"It's a pleasure to meet you, Miss Abigail," he said. He stepped forward awkwardly and removed his kepi and shook her hand. He continued to stare at her, his lips seeming to form words that were somehow not connected to his thoughts. He grinned sheepishly at his own emotional disorganization.
"Do you have a name?" she asked.
"Oh, excuse me. It's Sergeant Earp. Quintinius Earp."
She smiled, her head tilting slightly. A look of undisguised disappointment stole across his face.
"Quintinius?
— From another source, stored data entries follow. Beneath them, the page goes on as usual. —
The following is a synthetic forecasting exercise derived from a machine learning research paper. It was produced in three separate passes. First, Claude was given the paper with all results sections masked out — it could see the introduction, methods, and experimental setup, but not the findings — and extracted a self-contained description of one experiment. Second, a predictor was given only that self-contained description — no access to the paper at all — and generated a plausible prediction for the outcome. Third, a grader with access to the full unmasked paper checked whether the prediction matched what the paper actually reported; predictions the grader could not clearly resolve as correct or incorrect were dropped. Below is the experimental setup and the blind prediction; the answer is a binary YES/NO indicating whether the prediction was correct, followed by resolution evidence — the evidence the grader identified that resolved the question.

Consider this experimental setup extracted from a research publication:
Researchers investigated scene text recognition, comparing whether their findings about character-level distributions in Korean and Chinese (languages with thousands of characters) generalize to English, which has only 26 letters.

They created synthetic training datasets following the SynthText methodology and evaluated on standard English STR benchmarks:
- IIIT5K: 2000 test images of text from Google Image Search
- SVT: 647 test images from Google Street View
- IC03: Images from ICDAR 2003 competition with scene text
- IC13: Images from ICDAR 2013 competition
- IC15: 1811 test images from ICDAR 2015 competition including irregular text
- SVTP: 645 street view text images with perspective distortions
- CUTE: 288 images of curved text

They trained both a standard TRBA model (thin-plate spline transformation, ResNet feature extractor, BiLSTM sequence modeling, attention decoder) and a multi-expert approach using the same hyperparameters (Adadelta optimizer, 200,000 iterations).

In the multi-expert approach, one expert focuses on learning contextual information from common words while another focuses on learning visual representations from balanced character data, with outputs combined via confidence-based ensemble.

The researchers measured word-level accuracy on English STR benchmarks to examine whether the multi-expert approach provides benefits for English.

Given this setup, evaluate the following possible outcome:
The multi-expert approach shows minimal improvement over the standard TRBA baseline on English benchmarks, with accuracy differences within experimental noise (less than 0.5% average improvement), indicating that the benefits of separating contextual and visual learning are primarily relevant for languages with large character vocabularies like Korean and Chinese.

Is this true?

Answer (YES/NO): YES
My, what a beautiful Roman name," she said.
When he grinned he looked like the happiest, most handsome and kindly man she had ever seen.
Chapter Twenty-five
UNDER a bright moon, deep inside the network of canals, bayous, oxbows, sand bogs, flooded woods, and open freshwater bays that comprised the Atchafalaya Basin, Robert Perry watched two dozen of his compatriots off-load crate after crate of Henry and Spencer repeaters from a steamboat that had worked its way up the Atchafalaya River from the Gulf of Mexico.
The wind was balmy and strong out of the south, capping the water in the bays, puffing leaves out of the trees, driving the mosquitoes back into the woods. Some of the men wore pieces of their old uniforms-a sun-faded kepi, perhaps, a butternut jacket, a pair of dress-gray pants, with a purple stripe down each leg. With just a little imagination Robert was back in Virginia, at the beginning of Jackson's Shenandoah Campaign, reunited with the bravest fellows he had ever known, all of them convinced that honor was its own reward and that politics was the stuff of bureaucrats and death was a subject unworthy of discussion.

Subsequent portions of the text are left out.